+++ The input
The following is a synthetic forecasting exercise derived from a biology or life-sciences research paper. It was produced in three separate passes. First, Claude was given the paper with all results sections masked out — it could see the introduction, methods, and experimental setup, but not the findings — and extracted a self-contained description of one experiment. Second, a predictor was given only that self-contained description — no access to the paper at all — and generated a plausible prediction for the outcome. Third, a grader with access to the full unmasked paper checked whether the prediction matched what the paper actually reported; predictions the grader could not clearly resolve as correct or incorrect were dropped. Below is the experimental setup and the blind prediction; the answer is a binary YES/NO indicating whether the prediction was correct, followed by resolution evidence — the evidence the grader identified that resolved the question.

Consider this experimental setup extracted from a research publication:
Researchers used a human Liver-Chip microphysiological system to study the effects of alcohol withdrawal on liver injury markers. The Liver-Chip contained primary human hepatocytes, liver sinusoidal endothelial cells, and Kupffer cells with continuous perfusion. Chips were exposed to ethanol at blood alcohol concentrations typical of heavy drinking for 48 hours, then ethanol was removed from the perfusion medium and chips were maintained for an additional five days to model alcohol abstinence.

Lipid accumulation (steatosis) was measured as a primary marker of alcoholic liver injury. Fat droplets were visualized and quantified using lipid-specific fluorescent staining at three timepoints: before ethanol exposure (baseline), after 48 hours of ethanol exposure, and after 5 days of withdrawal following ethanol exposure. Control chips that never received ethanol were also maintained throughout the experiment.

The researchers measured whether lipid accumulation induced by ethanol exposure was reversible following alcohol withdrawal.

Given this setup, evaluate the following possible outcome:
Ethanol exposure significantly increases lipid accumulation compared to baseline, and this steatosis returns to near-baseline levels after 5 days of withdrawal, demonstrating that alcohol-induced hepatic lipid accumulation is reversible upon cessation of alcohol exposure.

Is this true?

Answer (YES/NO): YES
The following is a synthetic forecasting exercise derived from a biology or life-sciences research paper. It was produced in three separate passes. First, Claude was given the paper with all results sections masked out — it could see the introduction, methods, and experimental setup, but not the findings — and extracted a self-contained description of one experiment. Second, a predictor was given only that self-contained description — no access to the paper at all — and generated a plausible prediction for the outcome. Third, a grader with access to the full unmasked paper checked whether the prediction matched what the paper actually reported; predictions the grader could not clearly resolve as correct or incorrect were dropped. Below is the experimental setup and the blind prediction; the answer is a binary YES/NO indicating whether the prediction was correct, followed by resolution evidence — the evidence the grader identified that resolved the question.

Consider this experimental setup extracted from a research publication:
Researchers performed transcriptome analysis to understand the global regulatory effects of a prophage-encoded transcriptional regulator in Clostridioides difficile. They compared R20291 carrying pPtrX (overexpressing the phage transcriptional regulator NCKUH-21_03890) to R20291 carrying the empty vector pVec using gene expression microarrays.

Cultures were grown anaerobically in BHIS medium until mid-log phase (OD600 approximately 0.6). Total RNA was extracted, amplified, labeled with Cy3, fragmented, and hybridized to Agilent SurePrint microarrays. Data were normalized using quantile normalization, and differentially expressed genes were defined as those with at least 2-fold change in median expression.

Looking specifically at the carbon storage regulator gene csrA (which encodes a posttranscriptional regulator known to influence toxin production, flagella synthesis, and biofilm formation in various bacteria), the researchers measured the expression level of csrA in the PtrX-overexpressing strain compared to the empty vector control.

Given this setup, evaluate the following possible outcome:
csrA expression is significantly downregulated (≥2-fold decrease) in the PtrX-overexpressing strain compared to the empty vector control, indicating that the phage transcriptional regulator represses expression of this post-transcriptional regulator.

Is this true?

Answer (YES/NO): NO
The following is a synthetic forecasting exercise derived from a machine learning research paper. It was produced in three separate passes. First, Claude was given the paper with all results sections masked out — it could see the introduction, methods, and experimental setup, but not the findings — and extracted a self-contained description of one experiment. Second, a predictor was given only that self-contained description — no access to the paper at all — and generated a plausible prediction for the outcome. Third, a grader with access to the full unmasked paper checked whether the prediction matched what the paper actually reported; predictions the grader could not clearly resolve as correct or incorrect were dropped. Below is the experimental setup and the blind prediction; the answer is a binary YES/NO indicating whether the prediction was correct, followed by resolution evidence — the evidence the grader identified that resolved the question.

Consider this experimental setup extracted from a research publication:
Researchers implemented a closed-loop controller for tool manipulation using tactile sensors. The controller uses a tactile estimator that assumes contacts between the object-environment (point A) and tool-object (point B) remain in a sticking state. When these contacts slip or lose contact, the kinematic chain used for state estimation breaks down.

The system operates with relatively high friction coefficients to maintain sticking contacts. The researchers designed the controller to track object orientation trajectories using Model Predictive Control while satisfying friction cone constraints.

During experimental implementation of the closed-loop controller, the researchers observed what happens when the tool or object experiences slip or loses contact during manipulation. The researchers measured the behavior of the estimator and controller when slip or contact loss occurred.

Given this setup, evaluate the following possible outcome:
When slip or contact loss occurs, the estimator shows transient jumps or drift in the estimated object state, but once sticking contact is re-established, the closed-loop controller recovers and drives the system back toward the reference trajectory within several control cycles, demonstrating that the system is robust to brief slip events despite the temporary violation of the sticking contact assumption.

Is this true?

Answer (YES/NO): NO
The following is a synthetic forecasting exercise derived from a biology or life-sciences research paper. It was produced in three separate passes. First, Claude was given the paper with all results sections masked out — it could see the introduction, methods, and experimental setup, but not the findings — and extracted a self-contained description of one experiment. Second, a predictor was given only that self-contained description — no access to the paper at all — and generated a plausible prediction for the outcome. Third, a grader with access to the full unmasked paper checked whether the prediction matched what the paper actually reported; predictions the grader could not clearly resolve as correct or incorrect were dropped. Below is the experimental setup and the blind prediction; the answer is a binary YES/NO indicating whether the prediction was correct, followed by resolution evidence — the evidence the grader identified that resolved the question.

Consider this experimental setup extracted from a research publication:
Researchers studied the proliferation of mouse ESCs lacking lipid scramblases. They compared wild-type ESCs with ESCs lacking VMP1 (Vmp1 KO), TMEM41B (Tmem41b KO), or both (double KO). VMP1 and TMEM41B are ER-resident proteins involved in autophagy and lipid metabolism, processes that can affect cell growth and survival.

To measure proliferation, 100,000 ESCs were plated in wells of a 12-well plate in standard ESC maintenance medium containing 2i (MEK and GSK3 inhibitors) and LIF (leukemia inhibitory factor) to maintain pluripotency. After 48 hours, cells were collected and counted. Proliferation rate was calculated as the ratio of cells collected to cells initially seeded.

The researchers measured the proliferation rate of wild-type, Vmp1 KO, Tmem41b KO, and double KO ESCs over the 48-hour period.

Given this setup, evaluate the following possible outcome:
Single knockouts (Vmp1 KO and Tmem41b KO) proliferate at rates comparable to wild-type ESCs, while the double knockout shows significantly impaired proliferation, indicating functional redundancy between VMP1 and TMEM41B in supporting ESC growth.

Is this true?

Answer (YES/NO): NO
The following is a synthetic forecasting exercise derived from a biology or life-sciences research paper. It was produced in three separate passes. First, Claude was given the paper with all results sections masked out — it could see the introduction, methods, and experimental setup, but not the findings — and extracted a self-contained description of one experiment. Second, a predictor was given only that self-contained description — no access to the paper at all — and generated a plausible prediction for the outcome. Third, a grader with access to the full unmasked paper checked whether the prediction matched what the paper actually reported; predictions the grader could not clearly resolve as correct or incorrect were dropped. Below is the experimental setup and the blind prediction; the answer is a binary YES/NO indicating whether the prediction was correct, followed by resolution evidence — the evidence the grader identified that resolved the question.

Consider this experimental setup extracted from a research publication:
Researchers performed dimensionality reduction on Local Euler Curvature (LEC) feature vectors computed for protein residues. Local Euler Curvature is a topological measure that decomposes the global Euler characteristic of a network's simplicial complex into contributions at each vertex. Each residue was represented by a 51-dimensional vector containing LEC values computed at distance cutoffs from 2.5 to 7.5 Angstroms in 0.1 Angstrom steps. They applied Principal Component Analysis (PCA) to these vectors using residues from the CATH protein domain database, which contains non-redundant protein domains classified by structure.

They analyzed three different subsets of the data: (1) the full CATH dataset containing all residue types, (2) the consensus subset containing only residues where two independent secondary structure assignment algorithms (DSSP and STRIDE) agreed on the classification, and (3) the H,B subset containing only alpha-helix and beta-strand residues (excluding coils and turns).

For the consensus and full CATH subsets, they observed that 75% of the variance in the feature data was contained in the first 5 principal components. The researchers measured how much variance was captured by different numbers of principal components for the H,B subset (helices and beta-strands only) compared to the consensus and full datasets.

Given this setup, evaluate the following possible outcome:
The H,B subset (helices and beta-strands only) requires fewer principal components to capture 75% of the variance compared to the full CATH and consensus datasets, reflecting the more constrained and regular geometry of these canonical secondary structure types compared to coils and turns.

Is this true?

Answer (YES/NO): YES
++++++
Work order —
If a line falls between the first line of the data above and the line holding "The researchers measured whether", inclusive, retype it exactly; retype no other line.

Worked solution —
The following is a synthetic forecasting exercise derived from a biology or life-sciences research paper. It was produced in three separate passes. First, Claude was given the paper with all results sections masked out — it could see the introduction, methods, and experimental setup, but not the findings — and extracted a self-contained description of one experiment. Second, a predictor was given only that self-contained description — no access to the paper at all — and generated a plausible prediction for the outcome. Third, a grader with access to the full unmasked paper checked whether the prediction matched what the paper actually reported; predictions the grader could not clearly resolve as correct or incorrect were dropped. Below is the experimental setup and the blind prediction; the answer is a binary YES/NO indicating whether the prediction was correct, followed by resolution evidence — the evidence the grader identified that resolved the question.

Consider this experimental setup extracted from a research publication:
Researchers used a human Liver-Chip microphysiological system to study the effects of alcohol withdrawal on liver injury markers. The Liver-Chip contained primary human hepatocytes, liver sinusoidal endothelial cells, and Kupffer cells with continuous perfusion. Chips were exposed to ethanol at blood alcohol concentrations typical of heavy drinking for 48 hours, then ethanol was removed from the perfusion medium and chips were maintained for an additional five days to model alcohol abstinence.

Lipid accumulation (steatosis) was measured as a primary marker of alcoholic liver injury. Fat droplets were visualized and quantified using lipid-specific fluorescent staining at three timepoints: before ethanol exposure (baseline), after 48 hours of ethanol exposure, and after 5 days of withdrawal following ethanol exposure. Control chips that never received ethanol were also maintained throughout the experiment.

The researchers measured whether lipid accumulation induced by ethanol exposure was reversible following alcohol withdrawal.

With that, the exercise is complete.